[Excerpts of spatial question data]
----

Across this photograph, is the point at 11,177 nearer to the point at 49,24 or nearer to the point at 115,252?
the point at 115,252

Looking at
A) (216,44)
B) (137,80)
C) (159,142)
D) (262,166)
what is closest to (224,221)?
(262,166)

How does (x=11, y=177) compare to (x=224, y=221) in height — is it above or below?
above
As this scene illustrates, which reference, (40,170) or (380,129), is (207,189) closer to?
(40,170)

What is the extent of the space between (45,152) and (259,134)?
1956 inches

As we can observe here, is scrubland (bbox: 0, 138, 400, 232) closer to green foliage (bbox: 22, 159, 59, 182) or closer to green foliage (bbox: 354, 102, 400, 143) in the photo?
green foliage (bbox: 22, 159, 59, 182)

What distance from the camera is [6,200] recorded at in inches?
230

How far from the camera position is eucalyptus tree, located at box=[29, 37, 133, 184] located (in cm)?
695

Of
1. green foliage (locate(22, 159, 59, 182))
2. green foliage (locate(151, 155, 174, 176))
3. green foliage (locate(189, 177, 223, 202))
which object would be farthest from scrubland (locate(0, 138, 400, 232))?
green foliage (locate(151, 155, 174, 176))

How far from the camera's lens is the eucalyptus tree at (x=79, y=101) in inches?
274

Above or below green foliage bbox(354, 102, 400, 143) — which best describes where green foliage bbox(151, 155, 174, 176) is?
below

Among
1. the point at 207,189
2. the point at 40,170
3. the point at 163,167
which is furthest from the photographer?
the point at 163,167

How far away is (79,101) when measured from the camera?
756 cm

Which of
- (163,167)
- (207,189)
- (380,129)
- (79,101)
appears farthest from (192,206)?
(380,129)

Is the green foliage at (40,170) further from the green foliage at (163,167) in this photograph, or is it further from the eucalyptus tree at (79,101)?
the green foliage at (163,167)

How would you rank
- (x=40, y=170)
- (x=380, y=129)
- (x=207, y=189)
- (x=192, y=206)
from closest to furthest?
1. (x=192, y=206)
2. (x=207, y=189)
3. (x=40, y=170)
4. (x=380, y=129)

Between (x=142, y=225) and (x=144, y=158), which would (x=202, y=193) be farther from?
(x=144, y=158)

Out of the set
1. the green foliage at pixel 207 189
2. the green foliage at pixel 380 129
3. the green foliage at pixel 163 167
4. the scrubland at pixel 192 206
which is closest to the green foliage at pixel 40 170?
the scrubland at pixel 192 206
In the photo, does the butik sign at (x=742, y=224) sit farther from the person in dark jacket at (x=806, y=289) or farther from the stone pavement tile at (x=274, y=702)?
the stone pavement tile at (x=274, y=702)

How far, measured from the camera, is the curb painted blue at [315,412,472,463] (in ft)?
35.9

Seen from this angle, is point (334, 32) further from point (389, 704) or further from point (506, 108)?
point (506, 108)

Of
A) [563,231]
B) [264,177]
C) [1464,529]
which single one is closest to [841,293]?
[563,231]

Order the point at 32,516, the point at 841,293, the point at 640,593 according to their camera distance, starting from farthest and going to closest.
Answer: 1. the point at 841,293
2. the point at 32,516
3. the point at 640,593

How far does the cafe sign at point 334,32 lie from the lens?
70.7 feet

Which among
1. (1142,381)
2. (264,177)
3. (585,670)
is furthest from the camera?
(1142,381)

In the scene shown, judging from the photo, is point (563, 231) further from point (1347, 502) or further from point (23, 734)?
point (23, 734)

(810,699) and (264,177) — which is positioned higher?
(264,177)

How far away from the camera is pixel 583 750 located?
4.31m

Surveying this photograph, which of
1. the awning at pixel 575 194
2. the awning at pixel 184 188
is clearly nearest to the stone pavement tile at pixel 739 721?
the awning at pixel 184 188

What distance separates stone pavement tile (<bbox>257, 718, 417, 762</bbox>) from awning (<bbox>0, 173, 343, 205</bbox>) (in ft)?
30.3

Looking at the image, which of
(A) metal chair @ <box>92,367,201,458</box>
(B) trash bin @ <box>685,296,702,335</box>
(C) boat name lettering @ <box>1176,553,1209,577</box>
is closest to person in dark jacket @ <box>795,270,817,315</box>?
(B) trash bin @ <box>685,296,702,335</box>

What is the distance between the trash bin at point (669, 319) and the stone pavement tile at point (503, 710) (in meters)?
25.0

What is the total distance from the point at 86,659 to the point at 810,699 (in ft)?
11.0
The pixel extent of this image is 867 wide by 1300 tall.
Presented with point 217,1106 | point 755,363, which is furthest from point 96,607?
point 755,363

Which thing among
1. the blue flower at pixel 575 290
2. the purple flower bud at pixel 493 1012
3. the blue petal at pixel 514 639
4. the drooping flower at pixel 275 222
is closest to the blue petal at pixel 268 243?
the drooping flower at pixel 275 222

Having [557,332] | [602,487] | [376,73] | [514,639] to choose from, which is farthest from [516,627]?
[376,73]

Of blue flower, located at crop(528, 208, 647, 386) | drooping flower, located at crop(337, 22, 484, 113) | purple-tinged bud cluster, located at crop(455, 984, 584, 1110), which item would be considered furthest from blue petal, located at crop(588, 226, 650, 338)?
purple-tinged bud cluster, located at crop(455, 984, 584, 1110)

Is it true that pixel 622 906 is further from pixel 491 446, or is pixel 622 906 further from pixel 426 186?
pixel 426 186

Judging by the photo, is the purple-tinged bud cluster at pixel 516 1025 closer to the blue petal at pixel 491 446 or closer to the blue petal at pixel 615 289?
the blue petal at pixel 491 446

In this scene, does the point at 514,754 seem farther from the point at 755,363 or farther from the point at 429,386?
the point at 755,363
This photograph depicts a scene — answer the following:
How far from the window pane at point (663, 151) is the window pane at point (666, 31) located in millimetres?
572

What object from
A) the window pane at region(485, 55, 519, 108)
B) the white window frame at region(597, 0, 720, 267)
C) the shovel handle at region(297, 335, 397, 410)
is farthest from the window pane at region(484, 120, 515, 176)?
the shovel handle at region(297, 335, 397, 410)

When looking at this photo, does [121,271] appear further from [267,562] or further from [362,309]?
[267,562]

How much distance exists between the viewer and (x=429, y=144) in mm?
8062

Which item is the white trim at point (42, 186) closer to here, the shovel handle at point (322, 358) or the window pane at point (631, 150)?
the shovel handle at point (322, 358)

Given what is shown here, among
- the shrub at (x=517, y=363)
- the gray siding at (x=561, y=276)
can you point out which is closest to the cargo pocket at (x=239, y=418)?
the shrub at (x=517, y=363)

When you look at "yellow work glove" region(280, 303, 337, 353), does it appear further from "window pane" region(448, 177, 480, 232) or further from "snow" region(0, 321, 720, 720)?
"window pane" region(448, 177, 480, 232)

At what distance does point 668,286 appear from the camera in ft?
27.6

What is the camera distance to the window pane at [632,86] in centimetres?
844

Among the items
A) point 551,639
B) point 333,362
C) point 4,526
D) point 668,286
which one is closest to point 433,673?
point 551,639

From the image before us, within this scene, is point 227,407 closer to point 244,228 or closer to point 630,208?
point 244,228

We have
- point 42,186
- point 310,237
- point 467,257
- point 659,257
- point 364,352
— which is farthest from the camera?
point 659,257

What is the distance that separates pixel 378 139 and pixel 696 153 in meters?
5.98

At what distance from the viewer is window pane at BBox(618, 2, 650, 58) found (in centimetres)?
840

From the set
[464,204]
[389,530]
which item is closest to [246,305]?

----

> [Instruction]
Can you render the lines of the listing as a Markdown table with the columns "Row" and "Listing line", starting with the line containing "What object from" and going on through the end of the listing, with blank lines left out?

> [Exercise answer]
| Row | Listing line |
|---|---|
| 1 | What object from |
| 2 | A) the window pane at region(485, 55, 519, 108) |
| 3 | B) the white window frame at region(597, 0, 720, 267) |
| 4 | C) the shovel handle at region(297, 335, 397, 410) |
| 5 | is farthest from the window pane at region(484, 120, 515, 176)? |
| 6 | the shovel handle at region(297, 335, 397, 410) |
| 7 | When looking at this photo, does [121,271] appear further from [267,562] or further from [362,309]? |
| 8 | [267,562] |
| 9 | How much distance exists between the viewer and (x=429, y=144) in mm? |
| 10 | 8062 |
| 11 | Which item is the white trim at point (42, 186) closer to here, the shovel handle at point (322, 358) or the window pane at point (631, 150)? |
| 12 | the shovel handle at point (322, 358) |
| 13 | Given what is shown here, among |
| 14 | - the shrub at (x=517, y=363) |
| 15 | - the gray siding at (x=561, y=276) |
| 16 | can you point out which is closest to the cargo pocket at (x=239, y=418)? |
| 17 | the shrub at (x=517, y=363) |
| 18 | When you look at "yellow work glove" region(280, 303, 337, 353), does it appear further from "window pane" region(448, 177, 480, 232) or further from "snow" region(0, 321, 720, 720)? |
| 19 | "window pane" region(448, 177, 480, 232) |
| 20 | At what distance does point 668,286 appear from the camera in ft? |
| 21 | 27.6 |
| 22 | What is the camera distance to the window pane at [632,86] in centimetres? |
| 23 | 844 |
| 24 | Among the items |
| 25 | A) point 551,639 |
| 26 | B) point 333,362 |
| 27 | C) point 4,526 |
| 28 | D) point 668,286 |
| 29 | which one is closest to point 433,673? |
| 30 | point 551,639 |
| 31 | From the image before us, within this scene, is point 227,407 closer to point 244,228 or closer to point 630,208? |
| 32 | point 244,228 |
| 33 | We have |
| 34 | - point 42,186 |
| 35 | - point 310,237 |
| 36 | - point 467,257 |
| 37 | - point 659,257 |
| 38 | - point 364,352 |
| 39 | — which is farthest from the camera? |
| 40 | point 659,257 |
| 41 | What is the distance that separates pixel 378 139 and pixel 696 153 in meters? |
| 42 | 5.98 |
| 43 | At what distance from the viewer is window pane at BBox(618, 2, 650, 58) found (in centimetres)? |
| 44 | 840 |
| 45 | From the set |
| 46 | [464,204] |
| 47 | [389,530] |
| 48 | which item is closest to [246,305]? |